Return every line of the items below that contains the string "point", matching case exactly.

* start Extracted data *

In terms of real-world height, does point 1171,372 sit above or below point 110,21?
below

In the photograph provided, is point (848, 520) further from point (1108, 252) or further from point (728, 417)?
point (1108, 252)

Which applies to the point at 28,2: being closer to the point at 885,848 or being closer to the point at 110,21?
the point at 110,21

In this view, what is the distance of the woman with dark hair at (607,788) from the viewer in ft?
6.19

* end Extracted data *
* start Extracted data *

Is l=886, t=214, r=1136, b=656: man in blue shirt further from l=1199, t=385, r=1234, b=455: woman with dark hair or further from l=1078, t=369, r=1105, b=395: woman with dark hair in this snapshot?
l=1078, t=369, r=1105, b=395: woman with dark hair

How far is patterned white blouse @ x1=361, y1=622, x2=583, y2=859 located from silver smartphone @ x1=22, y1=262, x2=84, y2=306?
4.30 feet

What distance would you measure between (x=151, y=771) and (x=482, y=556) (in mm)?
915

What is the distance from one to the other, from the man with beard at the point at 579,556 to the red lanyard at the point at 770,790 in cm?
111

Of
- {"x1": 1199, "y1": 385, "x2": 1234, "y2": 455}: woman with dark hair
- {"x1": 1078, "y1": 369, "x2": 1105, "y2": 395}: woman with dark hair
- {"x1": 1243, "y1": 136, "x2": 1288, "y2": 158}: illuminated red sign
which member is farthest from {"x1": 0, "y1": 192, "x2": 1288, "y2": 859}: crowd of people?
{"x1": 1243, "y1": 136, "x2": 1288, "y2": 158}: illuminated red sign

* end Extracted data *

* **Written answer**:
In terms of real-world height, does point 1171,372 sit above or below point 110,21?
In the photograph provided, is point (848, 520) further from point (1108, 252) or further from point (728, 417)?
point (1108, 252)
Which applies to the point at 28,2: being closer to the point at 885,848 or being closer to the point at 110,21?
the point at 110,21
What is the distance from one to the other, from the man with beard at the point at 579,556 to the red lanyard at the point at 770,790 in cm?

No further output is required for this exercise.